Records of spatial reasoning questions
::::
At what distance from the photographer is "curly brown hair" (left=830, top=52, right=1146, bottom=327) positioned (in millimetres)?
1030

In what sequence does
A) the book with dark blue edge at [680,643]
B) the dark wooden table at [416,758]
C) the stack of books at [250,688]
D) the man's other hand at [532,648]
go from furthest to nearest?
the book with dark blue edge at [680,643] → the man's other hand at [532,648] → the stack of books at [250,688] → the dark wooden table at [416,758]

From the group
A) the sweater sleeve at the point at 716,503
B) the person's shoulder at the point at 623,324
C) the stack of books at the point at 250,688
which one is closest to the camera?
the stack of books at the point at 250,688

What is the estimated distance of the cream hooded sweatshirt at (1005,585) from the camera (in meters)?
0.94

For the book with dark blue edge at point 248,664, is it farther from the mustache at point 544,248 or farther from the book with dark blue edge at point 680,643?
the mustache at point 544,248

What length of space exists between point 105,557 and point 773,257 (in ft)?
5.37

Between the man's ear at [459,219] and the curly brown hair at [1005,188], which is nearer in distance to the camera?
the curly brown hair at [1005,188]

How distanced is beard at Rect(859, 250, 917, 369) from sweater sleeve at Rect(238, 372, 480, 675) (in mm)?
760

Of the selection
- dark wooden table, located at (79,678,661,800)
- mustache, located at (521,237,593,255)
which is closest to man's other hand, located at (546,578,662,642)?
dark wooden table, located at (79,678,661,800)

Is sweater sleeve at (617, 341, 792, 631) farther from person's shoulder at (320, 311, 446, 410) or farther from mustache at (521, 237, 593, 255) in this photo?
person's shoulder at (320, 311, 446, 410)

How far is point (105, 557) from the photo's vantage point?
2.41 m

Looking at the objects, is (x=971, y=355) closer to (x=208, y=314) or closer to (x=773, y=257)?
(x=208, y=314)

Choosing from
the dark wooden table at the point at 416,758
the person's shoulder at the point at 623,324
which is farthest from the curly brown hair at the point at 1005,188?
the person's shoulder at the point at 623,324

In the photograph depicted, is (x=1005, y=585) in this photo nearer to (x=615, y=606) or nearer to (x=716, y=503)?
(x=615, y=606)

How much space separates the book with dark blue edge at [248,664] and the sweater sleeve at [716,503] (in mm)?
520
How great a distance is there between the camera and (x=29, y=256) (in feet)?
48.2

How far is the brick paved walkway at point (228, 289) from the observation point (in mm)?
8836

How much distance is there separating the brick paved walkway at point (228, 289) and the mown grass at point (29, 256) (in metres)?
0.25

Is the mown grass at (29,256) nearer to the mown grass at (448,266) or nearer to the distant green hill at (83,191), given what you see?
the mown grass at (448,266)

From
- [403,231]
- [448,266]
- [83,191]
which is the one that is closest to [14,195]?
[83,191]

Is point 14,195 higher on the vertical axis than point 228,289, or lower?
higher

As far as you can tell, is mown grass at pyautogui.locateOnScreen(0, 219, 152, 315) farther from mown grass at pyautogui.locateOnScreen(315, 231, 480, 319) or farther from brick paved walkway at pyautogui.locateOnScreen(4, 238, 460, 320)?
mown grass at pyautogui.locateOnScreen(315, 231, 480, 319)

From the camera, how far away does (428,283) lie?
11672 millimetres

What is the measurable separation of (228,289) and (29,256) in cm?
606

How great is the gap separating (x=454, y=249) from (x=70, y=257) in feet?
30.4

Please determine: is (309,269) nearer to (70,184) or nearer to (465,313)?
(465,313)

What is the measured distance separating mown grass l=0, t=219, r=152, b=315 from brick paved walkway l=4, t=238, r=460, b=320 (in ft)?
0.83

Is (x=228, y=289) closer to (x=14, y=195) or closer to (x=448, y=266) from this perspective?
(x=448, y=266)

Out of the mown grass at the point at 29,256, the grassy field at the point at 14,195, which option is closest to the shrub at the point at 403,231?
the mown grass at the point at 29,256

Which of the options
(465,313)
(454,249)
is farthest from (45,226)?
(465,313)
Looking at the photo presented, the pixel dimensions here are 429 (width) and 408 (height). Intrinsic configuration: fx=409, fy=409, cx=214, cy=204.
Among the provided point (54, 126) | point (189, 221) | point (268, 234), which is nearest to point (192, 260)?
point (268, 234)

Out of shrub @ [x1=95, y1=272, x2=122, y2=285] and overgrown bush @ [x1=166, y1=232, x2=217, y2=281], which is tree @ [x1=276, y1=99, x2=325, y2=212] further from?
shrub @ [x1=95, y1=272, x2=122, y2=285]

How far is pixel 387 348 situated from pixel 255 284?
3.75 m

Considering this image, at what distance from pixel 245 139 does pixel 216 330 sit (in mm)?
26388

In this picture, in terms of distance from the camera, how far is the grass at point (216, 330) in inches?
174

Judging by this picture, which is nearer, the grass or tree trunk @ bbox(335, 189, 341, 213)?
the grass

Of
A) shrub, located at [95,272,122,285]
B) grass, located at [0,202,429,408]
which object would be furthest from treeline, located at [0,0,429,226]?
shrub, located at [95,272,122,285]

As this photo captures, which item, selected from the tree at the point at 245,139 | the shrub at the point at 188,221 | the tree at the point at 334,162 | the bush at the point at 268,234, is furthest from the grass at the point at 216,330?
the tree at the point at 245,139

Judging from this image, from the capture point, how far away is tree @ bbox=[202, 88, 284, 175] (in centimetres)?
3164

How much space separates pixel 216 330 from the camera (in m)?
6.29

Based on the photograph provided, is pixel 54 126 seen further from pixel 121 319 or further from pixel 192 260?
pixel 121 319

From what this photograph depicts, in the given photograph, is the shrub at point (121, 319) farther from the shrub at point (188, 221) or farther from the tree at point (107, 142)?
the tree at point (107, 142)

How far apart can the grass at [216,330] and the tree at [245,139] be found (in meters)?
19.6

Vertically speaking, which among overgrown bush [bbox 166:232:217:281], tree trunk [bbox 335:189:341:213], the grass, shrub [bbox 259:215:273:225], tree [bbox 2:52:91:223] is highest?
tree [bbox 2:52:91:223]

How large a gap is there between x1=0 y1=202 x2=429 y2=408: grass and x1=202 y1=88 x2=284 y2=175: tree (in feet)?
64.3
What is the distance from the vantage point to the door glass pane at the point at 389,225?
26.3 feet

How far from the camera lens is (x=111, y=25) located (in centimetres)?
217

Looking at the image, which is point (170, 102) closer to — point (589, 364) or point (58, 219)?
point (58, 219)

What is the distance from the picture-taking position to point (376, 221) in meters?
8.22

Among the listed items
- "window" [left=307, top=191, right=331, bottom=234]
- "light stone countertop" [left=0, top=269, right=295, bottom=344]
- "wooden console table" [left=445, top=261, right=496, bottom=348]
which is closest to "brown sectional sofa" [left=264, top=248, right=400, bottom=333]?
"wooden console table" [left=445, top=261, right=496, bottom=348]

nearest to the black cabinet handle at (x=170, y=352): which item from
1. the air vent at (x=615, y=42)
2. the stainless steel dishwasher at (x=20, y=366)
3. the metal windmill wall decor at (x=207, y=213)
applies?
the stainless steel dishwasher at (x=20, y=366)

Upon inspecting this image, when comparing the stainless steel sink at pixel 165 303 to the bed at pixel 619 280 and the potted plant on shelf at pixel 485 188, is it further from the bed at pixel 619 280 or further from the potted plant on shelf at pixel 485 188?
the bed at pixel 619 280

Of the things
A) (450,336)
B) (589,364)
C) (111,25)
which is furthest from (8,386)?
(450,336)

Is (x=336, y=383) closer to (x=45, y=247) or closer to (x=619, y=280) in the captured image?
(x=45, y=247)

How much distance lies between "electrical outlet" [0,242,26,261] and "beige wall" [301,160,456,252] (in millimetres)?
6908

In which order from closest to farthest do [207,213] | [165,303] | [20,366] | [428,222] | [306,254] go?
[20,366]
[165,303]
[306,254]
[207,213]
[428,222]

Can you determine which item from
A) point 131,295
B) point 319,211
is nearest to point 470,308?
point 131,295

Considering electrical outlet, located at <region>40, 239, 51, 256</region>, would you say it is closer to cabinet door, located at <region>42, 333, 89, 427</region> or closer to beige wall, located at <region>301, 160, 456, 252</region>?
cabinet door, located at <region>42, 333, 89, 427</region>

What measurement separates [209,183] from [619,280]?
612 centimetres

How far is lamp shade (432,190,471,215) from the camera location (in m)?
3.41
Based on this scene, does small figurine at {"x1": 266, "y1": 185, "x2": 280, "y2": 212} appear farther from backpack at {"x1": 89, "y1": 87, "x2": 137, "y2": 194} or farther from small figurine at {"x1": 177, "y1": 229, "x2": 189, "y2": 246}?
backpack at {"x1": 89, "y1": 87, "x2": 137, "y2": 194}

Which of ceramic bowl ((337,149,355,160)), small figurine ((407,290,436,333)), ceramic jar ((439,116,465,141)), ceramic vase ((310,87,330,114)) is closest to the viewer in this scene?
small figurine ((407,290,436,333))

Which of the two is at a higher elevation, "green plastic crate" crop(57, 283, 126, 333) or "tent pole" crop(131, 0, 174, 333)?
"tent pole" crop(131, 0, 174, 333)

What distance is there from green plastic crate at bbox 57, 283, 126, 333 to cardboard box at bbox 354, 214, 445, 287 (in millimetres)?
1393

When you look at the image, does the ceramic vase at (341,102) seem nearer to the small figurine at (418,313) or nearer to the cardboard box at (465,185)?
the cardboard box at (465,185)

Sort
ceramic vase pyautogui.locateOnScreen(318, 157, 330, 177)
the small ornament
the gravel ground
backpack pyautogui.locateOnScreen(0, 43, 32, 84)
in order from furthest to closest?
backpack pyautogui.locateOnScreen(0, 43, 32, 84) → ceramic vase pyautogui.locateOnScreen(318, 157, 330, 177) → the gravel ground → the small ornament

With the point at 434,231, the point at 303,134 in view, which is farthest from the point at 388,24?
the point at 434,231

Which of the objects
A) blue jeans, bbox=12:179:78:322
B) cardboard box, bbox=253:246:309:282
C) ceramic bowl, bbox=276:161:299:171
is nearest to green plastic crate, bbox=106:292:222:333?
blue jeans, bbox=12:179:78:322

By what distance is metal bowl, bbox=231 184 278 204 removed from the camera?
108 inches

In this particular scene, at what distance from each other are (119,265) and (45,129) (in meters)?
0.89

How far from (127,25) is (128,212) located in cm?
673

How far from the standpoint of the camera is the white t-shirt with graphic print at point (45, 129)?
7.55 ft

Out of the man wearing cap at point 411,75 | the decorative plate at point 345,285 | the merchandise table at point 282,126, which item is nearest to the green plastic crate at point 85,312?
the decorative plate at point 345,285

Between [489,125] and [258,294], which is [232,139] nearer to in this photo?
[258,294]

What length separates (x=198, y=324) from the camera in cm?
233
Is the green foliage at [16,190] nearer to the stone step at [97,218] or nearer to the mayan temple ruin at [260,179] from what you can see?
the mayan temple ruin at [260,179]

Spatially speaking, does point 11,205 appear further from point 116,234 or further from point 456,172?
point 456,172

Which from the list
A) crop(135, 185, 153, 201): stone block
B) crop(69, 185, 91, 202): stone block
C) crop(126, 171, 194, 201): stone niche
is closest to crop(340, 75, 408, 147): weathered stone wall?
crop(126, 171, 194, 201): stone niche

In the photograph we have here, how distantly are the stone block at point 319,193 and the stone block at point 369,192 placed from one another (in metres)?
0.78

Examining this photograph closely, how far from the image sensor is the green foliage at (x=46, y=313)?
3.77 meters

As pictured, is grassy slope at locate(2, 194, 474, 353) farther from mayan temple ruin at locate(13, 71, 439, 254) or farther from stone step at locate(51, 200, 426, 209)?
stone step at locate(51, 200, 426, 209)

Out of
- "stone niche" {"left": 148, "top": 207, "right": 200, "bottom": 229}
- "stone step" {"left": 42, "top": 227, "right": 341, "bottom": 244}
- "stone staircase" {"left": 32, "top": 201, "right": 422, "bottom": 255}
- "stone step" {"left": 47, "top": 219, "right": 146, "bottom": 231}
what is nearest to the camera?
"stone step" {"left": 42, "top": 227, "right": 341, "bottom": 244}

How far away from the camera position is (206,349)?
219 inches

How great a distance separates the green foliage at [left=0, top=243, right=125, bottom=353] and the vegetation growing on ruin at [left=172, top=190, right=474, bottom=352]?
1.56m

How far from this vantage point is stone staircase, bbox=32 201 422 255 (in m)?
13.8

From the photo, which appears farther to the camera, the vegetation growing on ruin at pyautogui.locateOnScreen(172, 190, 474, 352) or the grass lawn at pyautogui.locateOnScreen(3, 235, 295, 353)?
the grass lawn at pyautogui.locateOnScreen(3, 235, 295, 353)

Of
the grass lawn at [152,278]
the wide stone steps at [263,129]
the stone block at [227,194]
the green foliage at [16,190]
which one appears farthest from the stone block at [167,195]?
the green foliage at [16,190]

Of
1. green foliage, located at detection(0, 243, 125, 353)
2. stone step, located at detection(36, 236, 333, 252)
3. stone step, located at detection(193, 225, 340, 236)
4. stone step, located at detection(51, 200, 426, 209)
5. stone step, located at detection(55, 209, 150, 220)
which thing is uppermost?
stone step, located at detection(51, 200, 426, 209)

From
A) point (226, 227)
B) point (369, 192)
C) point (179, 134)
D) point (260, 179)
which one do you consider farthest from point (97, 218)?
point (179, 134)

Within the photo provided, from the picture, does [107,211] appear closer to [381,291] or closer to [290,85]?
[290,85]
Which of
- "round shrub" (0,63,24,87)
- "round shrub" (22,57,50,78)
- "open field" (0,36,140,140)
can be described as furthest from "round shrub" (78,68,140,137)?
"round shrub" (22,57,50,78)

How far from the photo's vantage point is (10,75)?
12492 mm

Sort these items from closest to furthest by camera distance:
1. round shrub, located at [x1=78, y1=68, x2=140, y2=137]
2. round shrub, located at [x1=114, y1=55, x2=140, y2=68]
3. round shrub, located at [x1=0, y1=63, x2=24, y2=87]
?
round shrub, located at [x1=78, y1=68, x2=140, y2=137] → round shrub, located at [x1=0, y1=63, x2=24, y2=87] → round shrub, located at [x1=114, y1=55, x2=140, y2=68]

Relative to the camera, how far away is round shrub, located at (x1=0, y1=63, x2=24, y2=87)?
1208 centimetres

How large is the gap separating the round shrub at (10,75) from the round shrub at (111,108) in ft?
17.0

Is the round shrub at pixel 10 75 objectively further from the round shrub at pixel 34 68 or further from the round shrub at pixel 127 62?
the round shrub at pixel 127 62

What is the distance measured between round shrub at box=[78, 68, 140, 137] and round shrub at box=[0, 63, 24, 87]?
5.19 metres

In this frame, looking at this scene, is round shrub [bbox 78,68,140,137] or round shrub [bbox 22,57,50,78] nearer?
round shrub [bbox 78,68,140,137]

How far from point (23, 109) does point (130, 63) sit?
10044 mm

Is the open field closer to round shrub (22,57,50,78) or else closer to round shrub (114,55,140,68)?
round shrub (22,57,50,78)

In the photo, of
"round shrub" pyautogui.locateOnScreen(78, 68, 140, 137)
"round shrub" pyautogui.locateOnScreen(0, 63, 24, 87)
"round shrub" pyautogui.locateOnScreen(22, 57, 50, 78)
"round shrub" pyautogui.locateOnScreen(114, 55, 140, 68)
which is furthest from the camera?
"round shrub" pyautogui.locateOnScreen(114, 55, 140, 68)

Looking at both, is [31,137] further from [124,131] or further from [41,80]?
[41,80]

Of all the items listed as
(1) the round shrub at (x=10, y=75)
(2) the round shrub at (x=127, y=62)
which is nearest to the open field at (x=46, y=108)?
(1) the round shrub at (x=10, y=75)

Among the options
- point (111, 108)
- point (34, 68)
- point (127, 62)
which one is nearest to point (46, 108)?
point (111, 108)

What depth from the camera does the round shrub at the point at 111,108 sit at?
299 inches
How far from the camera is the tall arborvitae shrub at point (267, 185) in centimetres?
::::
THE PROBLEM: Update the part of the items that opens with the line containing "How far from the standpoint" and closes with the line containing "3.77 meters" by changing "stone block" to "stone slab" and leaving all else unchanged. Return only those lines.

EXPECTED OUTPUT:
How far from the standpoint of the camera is the white t-shirt with graphic print at point (45, 129)?
7.55 ft

Out of the man wearing cap at point 411,75 | the decorative plate at point 345,285 | the merchandise table at point 282,126, which item is nearest to the green plastic crate at point 85,312?
the decorative plate at point 345,285

Between [489,125] and [258,294], which is [232,139] nearer to in this photo?
[258,294]

What length separates (x=198, y=324) from the camera in cm?
233
Is the green foliage at [16,190] nearer to the stone step at [97,218] or nearer to the mayan temple ruin at [260,179] from what you can see?
the mayan temple ruin at [260,179]

Spatially speaking, does point 11,205 appear further from point 116,234 or further from point 456,172?
point 456,172

Which from the list
A) crop(135, 185, 153, 201): stone slab
B) crop(69, 185, 91, 202): stone slab
C) crop(126, 171, 194, 201): stone niche
is closest to crop(340, 75, 408, 147): weathered stone wall?
crop(126, 171, 194, 201): stone niche

In the photograph we have here, how distantly are the stone slab at point 319,193 and the stone slab at point 369,192 placed from one another (in metres)?
0.78

Examining this photograph closely, how far from the image sensor is the green foliage at (x=46, y=313)?
3.77 meters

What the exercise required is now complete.